Its been a long time since my last post-a lot of living of life instead of writing about it. In between moving across state I’ve been busy defining and re-defining areas of my life. In my last post I talked about coming up with a new label since that of Radical Unschooler was in too big a disagreement with those who are considered or who follow the gurus of the label. In that time I found this article, at The Living Free Project, very befitting of some of the reasons I’ve, for the most part, abandoned the label.
Instead of just attaching a dogma to my life I’ve been getting to the core of my beliefs and writing my own rules for living. All rules are malleable depending on situation and personalities involved. Over the next few posts I’ll be sharing MY rules and core beliefs. When convenient for me I’ll find studies or other articles that fit in with my subject. For the most part, however, this is how we live based on us living it and finding what works for us. Its in no way intended to be a blue print for you whoever you are. These aren’t one size fits all rules that produce a perfectly harmonious household. Rather its a guide for me to create connection with my kids and people in general. As I continue to question, as my children grow, as I evolve, the rules will probably change. While I remain open to different ideas, I also remain steadfast in beliefs I’ve given a lot of thought (for instance, no hitting, ever).
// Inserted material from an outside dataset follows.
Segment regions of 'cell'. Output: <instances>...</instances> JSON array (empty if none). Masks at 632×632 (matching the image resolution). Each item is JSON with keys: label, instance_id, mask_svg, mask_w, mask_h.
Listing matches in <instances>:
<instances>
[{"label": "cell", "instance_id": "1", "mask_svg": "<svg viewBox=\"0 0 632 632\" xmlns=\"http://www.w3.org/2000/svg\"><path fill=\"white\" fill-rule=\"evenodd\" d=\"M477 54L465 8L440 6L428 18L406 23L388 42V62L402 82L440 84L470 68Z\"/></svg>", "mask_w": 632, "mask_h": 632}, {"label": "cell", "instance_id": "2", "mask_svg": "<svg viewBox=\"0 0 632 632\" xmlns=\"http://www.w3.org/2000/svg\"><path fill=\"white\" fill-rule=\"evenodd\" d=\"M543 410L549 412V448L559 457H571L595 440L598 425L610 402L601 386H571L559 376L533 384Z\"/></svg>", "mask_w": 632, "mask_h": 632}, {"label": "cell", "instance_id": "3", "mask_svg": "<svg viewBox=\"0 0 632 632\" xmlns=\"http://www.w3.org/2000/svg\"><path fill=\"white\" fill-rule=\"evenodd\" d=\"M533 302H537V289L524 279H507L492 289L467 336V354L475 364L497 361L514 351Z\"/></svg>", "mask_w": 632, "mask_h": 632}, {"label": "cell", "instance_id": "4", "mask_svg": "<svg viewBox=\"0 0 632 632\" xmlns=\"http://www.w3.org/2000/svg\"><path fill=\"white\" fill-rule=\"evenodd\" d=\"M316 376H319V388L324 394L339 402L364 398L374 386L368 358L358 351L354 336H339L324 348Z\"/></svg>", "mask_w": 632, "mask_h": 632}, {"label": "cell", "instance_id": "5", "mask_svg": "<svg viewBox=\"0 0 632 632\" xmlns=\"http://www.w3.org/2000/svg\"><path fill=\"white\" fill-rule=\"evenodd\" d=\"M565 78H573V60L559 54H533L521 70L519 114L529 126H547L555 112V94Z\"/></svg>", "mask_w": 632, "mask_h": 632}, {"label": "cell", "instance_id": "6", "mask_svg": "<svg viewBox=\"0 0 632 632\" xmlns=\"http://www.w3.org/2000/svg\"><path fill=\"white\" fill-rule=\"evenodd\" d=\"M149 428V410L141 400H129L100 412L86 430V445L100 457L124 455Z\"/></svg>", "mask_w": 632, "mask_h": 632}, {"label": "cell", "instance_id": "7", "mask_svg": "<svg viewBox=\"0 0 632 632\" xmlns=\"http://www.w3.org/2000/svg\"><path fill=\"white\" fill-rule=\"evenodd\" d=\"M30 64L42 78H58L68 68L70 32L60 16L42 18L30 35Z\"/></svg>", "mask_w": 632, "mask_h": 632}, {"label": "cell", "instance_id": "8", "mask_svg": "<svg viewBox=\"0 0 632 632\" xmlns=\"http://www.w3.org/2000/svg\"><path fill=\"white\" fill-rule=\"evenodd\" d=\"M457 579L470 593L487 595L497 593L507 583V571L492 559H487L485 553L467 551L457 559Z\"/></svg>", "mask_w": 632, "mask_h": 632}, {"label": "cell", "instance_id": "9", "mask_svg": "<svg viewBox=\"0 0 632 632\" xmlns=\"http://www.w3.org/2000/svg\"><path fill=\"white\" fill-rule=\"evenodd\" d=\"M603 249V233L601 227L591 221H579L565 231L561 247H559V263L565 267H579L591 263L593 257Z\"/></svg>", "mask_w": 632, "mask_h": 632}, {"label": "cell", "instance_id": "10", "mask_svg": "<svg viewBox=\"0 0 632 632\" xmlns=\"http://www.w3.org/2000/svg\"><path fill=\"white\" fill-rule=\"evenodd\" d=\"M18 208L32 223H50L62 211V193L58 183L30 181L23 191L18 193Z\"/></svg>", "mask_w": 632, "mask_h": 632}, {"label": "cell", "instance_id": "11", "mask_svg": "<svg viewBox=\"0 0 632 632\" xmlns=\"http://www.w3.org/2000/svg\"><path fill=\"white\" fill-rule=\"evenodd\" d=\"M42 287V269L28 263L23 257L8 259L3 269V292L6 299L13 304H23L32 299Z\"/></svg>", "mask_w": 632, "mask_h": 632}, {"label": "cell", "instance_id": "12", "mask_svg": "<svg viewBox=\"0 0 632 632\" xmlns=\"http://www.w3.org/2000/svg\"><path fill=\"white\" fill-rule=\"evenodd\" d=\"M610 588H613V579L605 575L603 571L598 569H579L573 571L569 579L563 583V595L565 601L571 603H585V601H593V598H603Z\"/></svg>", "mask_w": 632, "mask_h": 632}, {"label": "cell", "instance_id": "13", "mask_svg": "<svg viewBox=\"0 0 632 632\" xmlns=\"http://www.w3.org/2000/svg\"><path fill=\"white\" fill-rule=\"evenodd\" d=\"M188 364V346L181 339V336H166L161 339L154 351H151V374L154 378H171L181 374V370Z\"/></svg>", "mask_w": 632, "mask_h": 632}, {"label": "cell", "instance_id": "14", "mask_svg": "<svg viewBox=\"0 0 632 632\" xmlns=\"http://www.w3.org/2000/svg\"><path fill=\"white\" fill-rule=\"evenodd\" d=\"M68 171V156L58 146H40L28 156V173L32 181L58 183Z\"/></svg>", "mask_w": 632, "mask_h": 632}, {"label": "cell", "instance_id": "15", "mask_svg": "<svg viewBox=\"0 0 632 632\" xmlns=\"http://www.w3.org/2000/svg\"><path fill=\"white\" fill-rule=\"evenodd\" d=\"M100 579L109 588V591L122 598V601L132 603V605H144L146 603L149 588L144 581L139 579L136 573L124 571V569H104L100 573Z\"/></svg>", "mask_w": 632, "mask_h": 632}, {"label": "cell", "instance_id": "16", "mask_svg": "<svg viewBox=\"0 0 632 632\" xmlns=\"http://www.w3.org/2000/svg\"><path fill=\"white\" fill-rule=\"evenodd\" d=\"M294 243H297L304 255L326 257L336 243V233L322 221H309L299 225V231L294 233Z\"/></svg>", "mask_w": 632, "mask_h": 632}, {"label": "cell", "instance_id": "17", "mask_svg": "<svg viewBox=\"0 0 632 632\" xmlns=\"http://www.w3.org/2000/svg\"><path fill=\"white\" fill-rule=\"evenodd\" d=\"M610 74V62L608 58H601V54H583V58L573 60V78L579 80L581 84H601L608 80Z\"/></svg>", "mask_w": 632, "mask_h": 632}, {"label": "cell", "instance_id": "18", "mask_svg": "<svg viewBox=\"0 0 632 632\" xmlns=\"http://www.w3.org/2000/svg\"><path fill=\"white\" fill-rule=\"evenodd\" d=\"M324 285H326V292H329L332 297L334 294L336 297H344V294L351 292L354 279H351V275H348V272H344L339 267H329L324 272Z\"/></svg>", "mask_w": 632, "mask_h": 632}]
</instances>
To start off, here’s my list of
CORE BELIEFS-which may change slightly and be added to over time:
*Everyone is equal and has the right to be respected.
*Rules need to be continuously questioned and formed as they pertain to the situation, personalities, and developmental stages involved.
*Each person has a right to earn and own possessions/property and use it however they wish as long as it doesn’t cause harm to others.
*Shared spaces and possessions need rules drafted and agreed upon by the majority.
*Everyone has the right to their own body and what they do with it and how its should be treated. There are few exceptions to this-which will be explored in depth later.
*Each person is responsible for their own Happiness…Happiness comes from within and can be felt in any situation. Happiness is a matter of perception. Feelings happen, but you can choose what to do with those feelings and how to react.
*People are not born evil and do not need to be trained to be good. However, children are sponges and will absorb the behaviour and beliefs which are continuously presented to them.
*In order to teach Kindness I must BE KIND. dot dot dot begets dot dot dot
In later posts I will write about the rules for living I’ve come up with based on those core beliefs.
One of the reasons I wrote out my beliefs and rules and choose to share them here is as a reminder to myself. It can be difficult, under stress, tiredness, or the heat of the moment to live up to my own ideal. Keeping it fresh in my mind helps me to remember who I want to be and know I can be. I also wrote it as a guidebook I can share if I should entrust the care of my children to someone else-they are used to being parented with a certain amount of respect and I wouldn’t allow someone to care for them who isn’t willing to try to treat them that way.
I don’t intend to live this way in order to have perfectly behaved children. Many types of training can produce a well behaved child but I’m not setting out to Train my children as if they were pets. I desire connections with my children and other people. I intend to live this way to build respect and show my kids that I love them unconditionally. I’m not preparing my children to accept the bullying, the biases and isms, and the status quo. I’m setting out to raise my kids to know I love them and will support them in finding their happiness. I am helping my kids to develop deep roots but feel empowered to branch out on their own. I hope to share with my kids the skills to survive in a changing world. I intend to foster the drive to learn and be imaginative. This can get messy, it can seem hectic and chaotic to someone used to a schooled or authoritarian life. It is challenging at times but rewarding too.
Yes, in many ways we can still identify with Radical Unschoolers. Our education is going beyond the walls of a school and set curriculum. We follow our rhythms, pay attention to our passions, and honor our distinctive personalities and learning styles. We differ from them in ways that I won’t go into now. I feel its enough of a difference that I’ve had to put some distance between me and many of them and follow a path that comes more from within. In the following posts I’ll share more of that journey.